BKdotNET - Bill Knaus's Dev Blog

Better solutions through smarter code.

Performance Monitoring ASP.NET apps - the art of the insane

So Microsoft professes that all these fabulous counters in .NET that are available to the Performance Monitor tool provide a good level of insight... well bah!  bah! I say.

Consider a multi-tier environment with multiple approaches to remoting (.NET Remoting and Web Services).  Now - consider multiple front-ends, multiple - nigh - dozens of services - and one or two databases.

Try to get monitors on that beastie.  Takes a while just to set them all up... Then I try using the performance monitor ActiveX control to try and go through the data... but therein lies the problem.  Different counters, when recorded and analyzed later, will have zeros for some values, which causes any line graph to look crappy and be somewhat useless.  The thorns in my side are the .NET Framework monitors mostly.

Then I go through the effort to capture all this - and then the .NET SqlClient counters don't even pick up any activity.  What the deuce!?

So - trying to see if I can find someway to make this all more meaningful (honestly, I just want a nice pretty graph) I dump the binary data to a comma-delimited text file - pull it into excel - and this is where I discovered the zeros - and multiple records for the same second.

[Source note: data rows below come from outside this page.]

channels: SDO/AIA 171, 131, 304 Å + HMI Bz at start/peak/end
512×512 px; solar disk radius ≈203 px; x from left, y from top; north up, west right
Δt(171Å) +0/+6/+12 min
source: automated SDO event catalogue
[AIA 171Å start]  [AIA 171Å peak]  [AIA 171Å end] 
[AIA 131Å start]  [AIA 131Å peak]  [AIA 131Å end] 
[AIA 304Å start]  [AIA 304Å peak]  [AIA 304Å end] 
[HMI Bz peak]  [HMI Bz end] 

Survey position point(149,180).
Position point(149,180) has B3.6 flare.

Feeling jipped - I try writing the data directly to SQL Server - wow - this was a mistake.  Logging a LOT of counters across 4 identical machines - and two other machines with 1/3 as many counters (9000 individual counters in all since I'm monitoring several web services in separate app pools across multiple servers -- and in some cases multiple threads) -- within 15 minutes I had created a database that was over 300MB in size - although I did get to see how effective SQL Server 2005 garbage collects (or ineffective in some cases).

The sheer amount of data is not queryable.  Really - it isn't.  So that was a major waste of my time today.  I went back to the binary files and pulling them into the activex control within MMC.

Finding a way to trend the data is really where the "art" comes in.  Being able to select which data you want to look at - then see a trend, drop another counter across all the servers - now its unreadable again.

PLEASE MICROSOFT!  THERE MUST BE A BETTER WAY!

Then there's the art of figuring out what's going on - if these servers are getting requests on the front end - and these web servers on the web service layer are getting this many requests - which servers are really hitting which?  Its pure speculation.

So now I'm looking at how to make this all easier to interpret.  How to easily pull all this data together.  Right now I want to ditch the MS counters and build in our own so we are getting the data we care about attached to instances which make sense.

The .NET Framework makes all of this possible - it's a matter of the strategy by which you go about it all.  At a minimum it means touching every web service method in the service layer... and on the front-end... I'm thinking key UI methods and page event handlers. 

The biggest key is going to be merging the logging strategy with the counter strategy in such a way as you can see the counters within the logs.  Example: we log whenever we add an object to the cache api - well - at the same time we should also be querying the Cache API Objects counter (or our own counter so we can actually count how many of what type of object) to and write out how many are there.

But it has to be a real strategy - something from the ground up - not something cooked up as we go along... otherwise it won't be as effective.

In the end - it's a "what do we want to see".  Me - I'd like to see a visual representation of the environment and watch where the traffic is going.  Isolate a particular request and watch it travel from the front to the back... which web services are being called a which points - and how long each one takes - otherwise it's still speculation.